# Admin Security issue



## Intrezt (Jan 7, 2016)

My friend has a pc at his work that runs windows 8, they need to send pdf files through email, however he ran into an issues once he switched to windows 8.

He brings up pdffactory pro, while outlook runs in the background, once he finds the pdf he wants to email he clicks email button on pdf factory, this is where it's suppose to bring up a compose email in Outlook, but instead he gets an error saying "An error occurred in Windows (MAPISendMail failed). after this another message pops up saying to retry or switch to, in order to fix, this causes outlook to restart itself and then it will work.

So what I did was I set outlook to not run as admin and pdf factory to also not run as admin. once i do that he clicks send and brings up outlook and email sends. however this obviously causes issues in other programs that did not have issues before i took outlook off run as admin.

Does anyone know a fix for the pdf factory issue that won't conflict with other software that may use outlook? any ideas would be very appreciated.


----------



## Masterchiefxx17 (Feb 27, 2010)

Hi and Welcome to TSF!

What version of Outlook are they running? What version of PDF Factory?

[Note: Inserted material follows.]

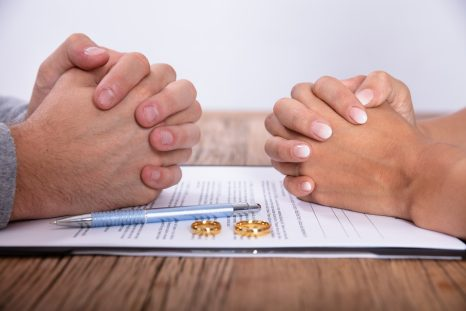 Couple's Hand With Divorce Agreement And Golden Wedding Rings On Wooden Desk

Why not upgrade to Windows 8.1 or even Window 10?

What happens if you set both programs to run as administrator?


----------



## Intrezt (Jan 7, 2016)

They are running outlook 2013, pdf factory is i believe version 5. something it's basically the latest one. I've been reading the issue happens on windows 8 and 8.1 mainly. and they can't upgrade to 10 since some of their tools won't be compatible with 10 at their work yet. when they're both ran as administrator i get the same issue.


----------



## Masterchiefxx17 (Feb 27, 2010)

Have you tried what their KB article states?

Outlook 365 issues | FinePrint


----------